Module 2 Flashcards
What is a case-control study?
A study comparing cases and controls
What is a retrospective case control study?
Researchers looking back on how subjects behaved over time, looking at case group and control gorup
Draw the casual model(i.e. the “directed acyclic graph). Include the mediator, and have arrows which show “what we already know”, “what we can prove”, and “what we want to know”
Refer to PCV 2.1
What is sampling variability/error?
When you draw a random and representative sample from a population, it is not always going to be the exact same sample every time you draw it.
3 students draw a sample of 5 observations from the population. How many samples did each student draw from the population? What is the sample size used in the experiment?
1 sample with a sample size of 5
What is a sampling distribution?
First you take several samples and take the mean of each sample. Then, you treat the sample means as the new data set and plot a histogram.
What is a sample distribution?
A sample distribution would be a histogram of the values within one sample
As you increase the sample size, what happens to the standard deviation, graph shape, and mean of the sampling distribution graph for a NORMAL distribution?
The graph tightens, variability decreases, standard deviation also decreases. The shape of the graph does not change.
The mean of the means does not change with an increased sample size.
What is n?
The sample size
As you increase the sample size, what happens to the standard deviation, graph shape, and mean of the sampling distribution graph for a UNIFORM distribution?
Mean of the means is unchanged
The standard deviation gets smaller
The shape of the sampling distribution becomes more and more normal
What are some synonyms for a normal graph
symmetric
gaussian
bell shaped
What is the central limit theorem?
When n is “sufficiently” large, the sampling distribution for a particular statistic(e.g. sample mean) will tend towards a normal distribution even if the underlying population distribution is not Gaussian.
What is the normal distribution? What are the two parameters for a normal distribution? If a random variable X is distributed normally, then we denote it as ….
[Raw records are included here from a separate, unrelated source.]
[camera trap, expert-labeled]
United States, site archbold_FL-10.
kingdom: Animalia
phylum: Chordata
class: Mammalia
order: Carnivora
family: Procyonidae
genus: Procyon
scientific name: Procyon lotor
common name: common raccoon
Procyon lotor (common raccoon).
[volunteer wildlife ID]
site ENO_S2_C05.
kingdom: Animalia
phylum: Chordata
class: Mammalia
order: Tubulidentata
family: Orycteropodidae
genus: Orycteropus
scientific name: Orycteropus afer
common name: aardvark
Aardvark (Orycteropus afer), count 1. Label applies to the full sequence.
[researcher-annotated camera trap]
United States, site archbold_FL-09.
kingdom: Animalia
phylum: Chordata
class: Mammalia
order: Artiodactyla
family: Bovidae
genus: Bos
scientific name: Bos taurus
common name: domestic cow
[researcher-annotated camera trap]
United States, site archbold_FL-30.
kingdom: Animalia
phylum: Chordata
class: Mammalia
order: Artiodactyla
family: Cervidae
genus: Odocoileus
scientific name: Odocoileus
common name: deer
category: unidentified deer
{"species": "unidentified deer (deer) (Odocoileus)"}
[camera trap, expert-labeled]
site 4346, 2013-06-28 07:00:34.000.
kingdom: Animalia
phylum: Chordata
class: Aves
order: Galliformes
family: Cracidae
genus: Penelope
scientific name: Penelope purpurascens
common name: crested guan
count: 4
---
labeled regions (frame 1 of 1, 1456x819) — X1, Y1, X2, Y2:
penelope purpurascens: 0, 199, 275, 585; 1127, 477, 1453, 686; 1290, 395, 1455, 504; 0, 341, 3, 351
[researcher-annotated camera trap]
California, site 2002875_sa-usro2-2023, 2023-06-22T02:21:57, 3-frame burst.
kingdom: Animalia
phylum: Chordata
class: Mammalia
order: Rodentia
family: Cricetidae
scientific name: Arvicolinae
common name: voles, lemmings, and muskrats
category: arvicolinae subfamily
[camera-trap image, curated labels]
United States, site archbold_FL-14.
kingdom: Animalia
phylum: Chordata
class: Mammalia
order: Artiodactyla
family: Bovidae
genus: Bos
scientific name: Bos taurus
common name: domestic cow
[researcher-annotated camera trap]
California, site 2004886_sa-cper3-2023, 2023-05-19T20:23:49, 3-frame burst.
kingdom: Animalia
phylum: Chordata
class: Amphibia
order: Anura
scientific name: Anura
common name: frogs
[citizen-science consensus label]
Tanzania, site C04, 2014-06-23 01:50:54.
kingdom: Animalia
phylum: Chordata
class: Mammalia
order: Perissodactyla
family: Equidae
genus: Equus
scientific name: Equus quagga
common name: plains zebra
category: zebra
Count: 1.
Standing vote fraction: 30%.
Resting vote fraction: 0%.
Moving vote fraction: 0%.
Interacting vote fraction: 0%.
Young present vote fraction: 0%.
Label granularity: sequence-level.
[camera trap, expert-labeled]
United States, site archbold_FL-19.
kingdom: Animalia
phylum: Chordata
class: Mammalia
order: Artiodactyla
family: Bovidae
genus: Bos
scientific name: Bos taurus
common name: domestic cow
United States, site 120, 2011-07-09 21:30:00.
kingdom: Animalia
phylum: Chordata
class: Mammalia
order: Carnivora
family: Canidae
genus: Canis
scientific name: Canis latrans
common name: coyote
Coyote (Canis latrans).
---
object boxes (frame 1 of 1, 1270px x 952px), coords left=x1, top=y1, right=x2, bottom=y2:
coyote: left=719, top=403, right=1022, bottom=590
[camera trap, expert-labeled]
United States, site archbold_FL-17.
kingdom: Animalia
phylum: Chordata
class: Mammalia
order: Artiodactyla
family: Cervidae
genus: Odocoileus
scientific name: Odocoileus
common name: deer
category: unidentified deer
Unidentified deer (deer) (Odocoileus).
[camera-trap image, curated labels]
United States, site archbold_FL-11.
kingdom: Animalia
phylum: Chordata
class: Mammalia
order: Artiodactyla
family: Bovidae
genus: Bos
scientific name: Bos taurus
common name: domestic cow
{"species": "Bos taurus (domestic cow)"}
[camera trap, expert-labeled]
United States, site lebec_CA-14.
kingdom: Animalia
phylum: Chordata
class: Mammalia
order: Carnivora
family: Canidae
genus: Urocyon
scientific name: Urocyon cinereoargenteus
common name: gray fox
The normal distribution is a continuous probability distribution for real-valued random variable. The two parameters for a normal distribution are the mean (mu) and variance(sigma squared).
(Notation in notes)
How does the normal distribution differ from the binomial distribution?
The binomial distribution is a discrete probability distribution. This means that the values that our random variable X could take on were clearly delineated integers, like the number of heads in five coin flips. X could not be a fraction like three and a half heads.
In comparison, the values that the random variable X could take on in a normal distribution could include fractions of a whole unit
In a normal distribution, what do the mean and variance tell us about the graph?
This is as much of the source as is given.